Thank you. Our next question comes from Craig Wieland with U. S. Capital Advisors. Your line is open.

Speaker 21

Hi, good morning. Thank you for fitting my question and congrats on a great quarter. You have about a quarter of your Gulf Coast refining capacity located in Eastern Louisiana. And it looks like Bayou Bridge is about to start up here and start delivering barrels into St. James at some point, maybe this quarter.

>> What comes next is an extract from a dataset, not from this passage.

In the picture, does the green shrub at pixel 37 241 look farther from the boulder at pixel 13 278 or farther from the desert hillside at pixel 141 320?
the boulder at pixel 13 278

Also a slew of other proposed projects that have been introduced in recent weeks months designed to move crude into that market over the next couple of years. So I'm curious if you could elaborate on how you think Valero's crude procurement options will develop on the back of these projects And what type of impact they could have on your Gulf Coast feedstocks? Appreciate any color you can share.

Speaker 7

Yeah, I think the biggest thing for us in the Eastern Gulf is St. Charles is obviously a heavy sour refinery and getting better access to heavy Canadian crude would be a big advantage for us there. And so we're certainly looking at some of the projects that are out there, namely the Capline reversal as a potential to be able to get more cost effective heavy sour crude into St. Charles is a big benefit to our system.

Speaker 21

Appreciate the color. Thank you.

Speaker 4

Thanks, Craig.

Speaker 1

Thank you. Our next question comes from Jason Gabelman with Cowen. Your line is open.

Speaker 22

Yes. Hey, guys. Congrats on the quarter. Just a couple of questions. A follow-up on the comments about running the FCCs just to maximize alky production.

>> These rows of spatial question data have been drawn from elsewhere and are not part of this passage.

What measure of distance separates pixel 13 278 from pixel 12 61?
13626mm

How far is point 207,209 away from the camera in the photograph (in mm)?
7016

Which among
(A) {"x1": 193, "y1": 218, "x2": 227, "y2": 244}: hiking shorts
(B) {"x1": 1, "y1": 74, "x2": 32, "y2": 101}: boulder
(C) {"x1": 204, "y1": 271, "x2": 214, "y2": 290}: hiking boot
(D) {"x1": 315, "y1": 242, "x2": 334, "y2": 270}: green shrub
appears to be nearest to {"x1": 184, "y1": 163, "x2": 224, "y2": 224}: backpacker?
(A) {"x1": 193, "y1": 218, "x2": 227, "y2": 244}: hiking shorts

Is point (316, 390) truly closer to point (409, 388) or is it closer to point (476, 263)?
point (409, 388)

The inputs into the FCCs, are those able to be blended into the marine fuel pool? Or is there from a technical standpoint an issue with meeting marine fuel specs if you try to blend that vacuum gas oil into the marine pool?

Speaker 6

Hey, Jason, this is Lane. So yes, that the feed, particularly the marginal feed, which is low sulfur VGO into these FCCs will fit into the 0.5% fuel oil market.

Speaker 22

Okay, great. And there's not an issue with any of the other specs outside of meeting the sulfur spec?

Speaker 6

We've done a lot of work in terms of blends, making sure that there's compatibility. There's not the spec for it is not that rigorous. It really ends up being there's just a sulfur spec. So really what you really got to be careful of is, is there something that you do to the blend that creates compatibility. I'm pretty confident ultimately that this potentially could have.

Speaker 22

All right, great. And just looking more near term, obviously, 4Q benefited from some better capture than anticipated and trying to figure out if that could continue into the Q1. One area, I think, where there could be some upside is on the butane blending. It looks like butane prices have fallen pretty hard against where gasoline prices are. Do you expect that to support capture rates in the Q1 relative to its support in prior first quarters?

Speaker 7

Yes, we see the spread, but it's not a real meaningful contribution to our overall earnings for the quarter.

Speaker 2

All right, great.

Speaker 19

Thanks a

Speaker 22

lot, guys.

Speaker 6

Thanks, Jason.

Speaker 1

Thank you. This concludes the question and answer session. I'd like to turn the call back over to Homer Bhullar for closing remarks.

Speaker 2

Thanks, Shannon. We appreciate everyone joining us. Please feel free to contact the IR team if you have any additional questions. Thank you.

Speaker 1

Ladies and gentlemen, this concludes today's conference. Thank you for your participation. Have a wonderful day.